> **TASKS**
1/ Translate this sentence from the forum thread about citing line numbers into Spanish: "They ask if there is a specific technique for fetching line numbers that is different from getting page numbers."
2/ In the forum thread about citing line numbers, what concept do other community members say language models may not fully understand?
3/ Write the next part of the forum thread about citing line numbers, picking up after its final sentence.

> **TEXT BLOCK**
I may be doing something wrong with

At a glance

The community member is having trouble getting accurate line numbers when citing sources, even though the page numbers seem correct. They ask if there is a specific technique for fetching line numbers that is different from getting page numbers.

In the comments, another community member suggests checking the metadata of the source nodes to see if the line number information is available. The community member then provides some code that attempts to extract the line number from the metadata, but it's unclear if this is a complete solution.

Other community members chime in, noting that the page number seems mostly accurate, but there may be an issue with the implementation for line numbers. They suggest it might be difficult to reliably get line numbers, as language models may not fully understand that concept.

ttarpus

I may be doing something wrong with respect to getting line numbers.

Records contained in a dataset
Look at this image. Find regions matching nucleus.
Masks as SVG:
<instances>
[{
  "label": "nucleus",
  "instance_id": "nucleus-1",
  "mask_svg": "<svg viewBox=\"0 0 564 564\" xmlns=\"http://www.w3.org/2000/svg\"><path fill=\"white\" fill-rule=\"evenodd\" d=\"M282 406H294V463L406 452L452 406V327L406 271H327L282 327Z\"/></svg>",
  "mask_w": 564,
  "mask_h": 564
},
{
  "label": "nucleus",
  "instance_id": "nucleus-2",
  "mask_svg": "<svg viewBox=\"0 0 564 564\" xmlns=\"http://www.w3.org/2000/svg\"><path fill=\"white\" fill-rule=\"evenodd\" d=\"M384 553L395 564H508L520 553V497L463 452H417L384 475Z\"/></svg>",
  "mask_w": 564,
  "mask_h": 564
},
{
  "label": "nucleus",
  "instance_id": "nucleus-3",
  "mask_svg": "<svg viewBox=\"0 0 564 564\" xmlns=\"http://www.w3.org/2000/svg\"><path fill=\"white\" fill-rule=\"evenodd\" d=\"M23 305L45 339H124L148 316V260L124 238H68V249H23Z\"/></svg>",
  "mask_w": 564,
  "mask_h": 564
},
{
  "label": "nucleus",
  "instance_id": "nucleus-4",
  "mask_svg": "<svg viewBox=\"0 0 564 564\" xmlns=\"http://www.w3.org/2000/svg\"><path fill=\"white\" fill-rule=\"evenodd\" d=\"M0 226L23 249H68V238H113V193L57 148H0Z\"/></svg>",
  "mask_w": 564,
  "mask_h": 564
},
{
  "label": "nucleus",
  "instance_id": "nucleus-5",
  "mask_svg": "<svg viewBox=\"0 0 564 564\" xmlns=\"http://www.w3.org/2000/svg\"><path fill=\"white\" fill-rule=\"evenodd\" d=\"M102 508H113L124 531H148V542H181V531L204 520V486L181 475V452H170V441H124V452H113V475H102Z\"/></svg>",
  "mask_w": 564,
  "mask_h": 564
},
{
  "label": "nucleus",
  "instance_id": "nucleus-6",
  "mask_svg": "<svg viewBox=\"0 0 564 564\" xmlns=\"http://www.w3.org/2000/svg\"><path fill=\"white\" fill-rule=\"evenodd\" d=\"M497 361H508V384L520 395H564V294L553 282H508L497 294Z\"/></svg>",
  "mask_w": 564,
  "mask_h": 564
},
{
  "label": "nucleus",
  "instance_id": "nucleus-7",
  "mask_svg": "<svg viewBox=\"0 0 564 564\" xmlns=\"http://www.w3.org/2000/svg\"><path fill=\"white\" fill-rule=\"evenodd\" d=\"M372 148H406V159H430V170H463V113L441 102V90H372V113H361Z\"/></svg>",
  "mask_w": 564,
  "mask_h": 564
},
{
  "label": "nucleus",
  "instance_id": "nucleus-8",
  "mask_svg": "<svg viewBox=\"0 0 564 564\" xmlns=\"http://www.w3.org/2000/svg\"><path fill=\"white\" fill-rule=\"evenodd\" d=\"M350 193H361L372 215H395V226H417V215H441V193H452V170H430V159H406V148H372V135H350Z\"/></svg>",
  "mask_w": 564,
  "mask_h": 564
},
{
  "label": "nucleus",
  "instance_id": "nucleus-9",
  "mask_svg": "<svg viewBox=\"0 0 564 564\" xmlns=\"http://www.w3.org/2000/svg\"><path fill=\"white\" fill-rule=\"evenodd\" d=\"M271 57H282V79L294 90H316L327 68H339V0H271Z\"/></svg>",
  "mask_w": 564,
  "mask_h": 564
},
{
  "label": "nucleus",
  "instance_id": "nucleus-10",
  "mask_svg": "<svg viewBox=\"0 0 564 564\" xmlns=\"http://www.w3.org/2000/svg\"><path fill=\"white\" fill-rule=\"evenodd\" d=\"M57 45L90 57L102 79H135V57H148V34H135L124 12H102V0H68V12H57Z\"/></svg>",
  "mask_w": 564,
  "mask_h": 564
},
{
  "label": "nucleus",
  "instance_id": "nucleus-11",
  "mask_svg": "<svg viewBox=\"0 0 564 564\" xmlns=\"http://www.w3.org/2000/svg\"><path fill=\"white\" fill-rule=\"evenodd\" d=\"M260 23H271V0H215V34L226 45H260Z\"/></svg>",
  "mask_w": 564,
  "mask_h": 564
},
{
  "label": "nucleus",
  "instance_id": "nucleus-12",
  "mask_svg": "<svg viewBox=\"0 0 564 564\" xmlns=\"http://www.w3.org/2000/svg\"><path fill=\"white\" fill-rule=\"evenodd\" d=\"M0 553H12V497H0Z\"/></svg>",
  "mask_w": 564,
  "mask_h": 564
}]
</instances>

> **RESULTS FOR THE EXERCISE**
1/ Preguntan si existe una técnica específica para obtener los números de línea que sea distinta de la que se usa para obtener los números de página.

2/ The concept of line numbers.

3/
I am not getting the most accurate citations when it comes down to the line number. The page numbers seem spot on. Is there an art to fetching the line number that is significantly different than getting the page number?

8 comments

TTeemu

Do you have some method for obtaining the line number? The page numbers are I think included by default with PDFs. You can check the metadata from your nodes with:

Plain Text

print(response.source_nodes)

ttarpus

Sure, let me get that

ttarpus

Plain Text

### STAMP



# Perform a query
query_str = "what is the installation date?"
response = query_engine.query(query_str)
print(f"Debug: Query Response: {response.response}")  # Debugging


# Extract the source nodes from the response
source_nodes = response.source_nodes


# New Debug Statements
for node in source_nodes:
    print(f"Queried Node Metadata: {node.metadata}")  # Debugging


# Extract metadata from the source nodes
metadata_list = [node.metadata for node in source_nodes]

# Print the answer
print("Answer:", response.response)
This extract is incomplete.